No repertório, concebido em parceria com Marcus Preto, que assina a direção, ressalta-se a celebração, a alegria como forma de resistência. É um passeio pelas várias fases da carreira de Gal Costa e suas contribuições indeléveis para a música brasileira. Assim, ela entoa clássicos como Sua Estupidez (Roberto e Erasmo Carlos), Oração de Mãe Menininha (Dorival Caymmi), Festa do Interior (Moraes Moreira), Massa Real (Caetano Veloso) e uma versão de O Que é Que Há (Fábio Jr. e Sérgio Sá).

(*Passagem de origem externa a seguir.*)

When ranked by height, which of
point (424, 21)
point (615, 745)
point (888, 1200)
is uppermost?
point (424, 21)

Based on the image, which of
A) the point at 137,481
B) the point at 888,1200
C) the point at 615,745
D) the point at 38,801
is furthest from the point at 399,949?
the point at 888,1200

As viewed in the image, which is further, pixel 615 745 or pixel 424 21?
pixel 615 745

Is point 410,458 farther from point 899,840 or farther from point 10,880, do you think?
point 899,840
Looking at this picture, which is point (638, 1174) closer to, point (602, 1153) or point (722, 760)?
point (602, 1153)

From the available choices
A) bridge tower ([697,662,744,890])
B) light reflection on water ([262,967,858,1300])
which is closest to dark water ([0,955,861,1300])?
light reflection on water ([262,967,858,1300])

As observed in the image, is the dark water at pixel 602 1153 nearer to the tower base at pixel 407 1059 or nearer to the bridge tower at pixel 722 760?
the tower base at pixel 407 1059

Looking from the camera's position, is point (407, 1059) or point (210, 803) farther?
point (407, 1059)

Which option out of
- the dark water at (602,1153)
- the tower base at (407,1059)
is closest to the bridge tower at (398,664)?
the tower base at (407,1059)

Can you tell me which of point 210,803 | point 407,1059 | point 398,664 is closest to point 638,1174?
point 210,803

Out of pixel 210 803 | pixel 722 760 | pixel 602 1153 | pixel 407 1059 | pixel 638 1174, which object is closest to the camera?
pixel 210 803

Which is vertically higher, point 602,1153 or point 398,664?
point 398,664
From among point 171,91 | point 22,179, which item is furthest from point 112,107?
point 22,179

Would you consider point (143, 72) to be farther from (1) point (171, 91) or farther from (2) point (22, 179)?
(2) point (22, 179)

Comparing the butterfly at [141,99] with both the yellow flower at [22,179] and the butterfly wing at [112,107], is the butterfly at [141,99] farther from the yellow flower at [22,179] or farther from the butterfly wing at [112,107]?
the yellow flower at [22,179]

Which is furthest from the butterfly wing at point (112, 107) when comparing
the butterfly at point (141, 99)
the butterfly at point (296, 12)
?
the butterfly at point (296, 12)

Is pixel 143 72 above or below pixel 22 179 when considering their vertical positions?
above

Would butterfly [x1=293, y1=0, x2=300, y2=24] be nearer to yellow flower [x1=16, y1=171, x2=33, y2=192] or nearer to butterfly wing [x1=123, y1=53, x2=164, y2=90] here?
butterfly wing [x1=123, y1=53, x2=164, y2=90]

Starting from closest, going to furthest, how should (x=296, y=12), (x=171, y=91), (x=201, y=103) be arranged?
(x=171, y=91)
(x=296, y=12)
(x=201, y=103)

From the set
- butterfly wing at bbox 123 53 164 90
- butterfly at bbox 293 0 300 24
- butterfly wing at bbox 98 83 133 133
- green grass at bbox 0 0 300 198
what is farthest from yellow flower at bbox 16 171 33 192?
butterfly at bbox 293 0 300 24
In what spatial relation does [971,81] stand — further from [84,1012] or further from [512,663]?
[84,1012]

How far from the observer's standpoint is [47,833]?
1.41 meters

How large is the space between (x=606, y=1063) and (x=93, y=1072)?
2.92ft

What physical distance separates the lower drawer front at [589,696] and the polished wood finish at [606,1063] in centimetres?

As canções de A Pele do Futuro também são destaques, como Viagem Passageira, composta por Gilberto Gil, Palavras no Corpo (Silva/Omar Salomão), Sublime (Dani Black) e Cuidando De Longe (Marília Mendonça).
“Eu estou sempre atenta aos novos artistas, a parcerias com vozes e estilos diferentes. Posso me dar ao luxo de fazer qualquer coisa. Comecei minha carreira bem João Gilbertiana, influenciada pela bossa nova, passei pelos anos 60, pelo Tropicalismo. Já fiz música experimental, rock, já fiz clássicos. Meu temperamento é esse, de não ter preconceito com nenhum tipo de música ou estilo. Pretendo ainda muitas coisas, mas outras coisas entraram no caminho, vamos ver como fica”, ressalta.
No palco, Gal é acompanhada de Pupillo, que assina a direção musical e assume a bateria; Chicão (teclado), Pedro Sá (guitarra), Lucas Martins (baixo), e Hugo Hori (sax e flauta). O cenário é de Omar Salomão, filho de Waly Salomão (1943–2003), que dirigiu Fatal.
Como falou anteriormente, Gal Costa tem buscado estar em consonância com seu tempo e isso inclui não só a reativação de sua voz política, mas também sua abertura para as mudanças no mercado fonográfico. Após passar por gravadoras multinacionais, ela lançou A Pele do Futuro pela independente Biscoito Fino.
Ela ressalta, porém, que mais do que o modo de produção, o que mais se transformou foi a forma de divulgação. Talvez por isso,
tenha tido presença mais ativa nas redes sociais – é usuária do Instagram – e seus lançamentos costumam ir direto para as plataformas de streaming.
Para o futuro, ela diz ter muitos desejos, mas é lacônica e misteriosa sobre os projetos. Uma cinebiografia sobre sua vida já foi anunciada e, questionada sobre o que pode-se esperar, diz apenas que “tudo é surpresa” e que é preciso esperar.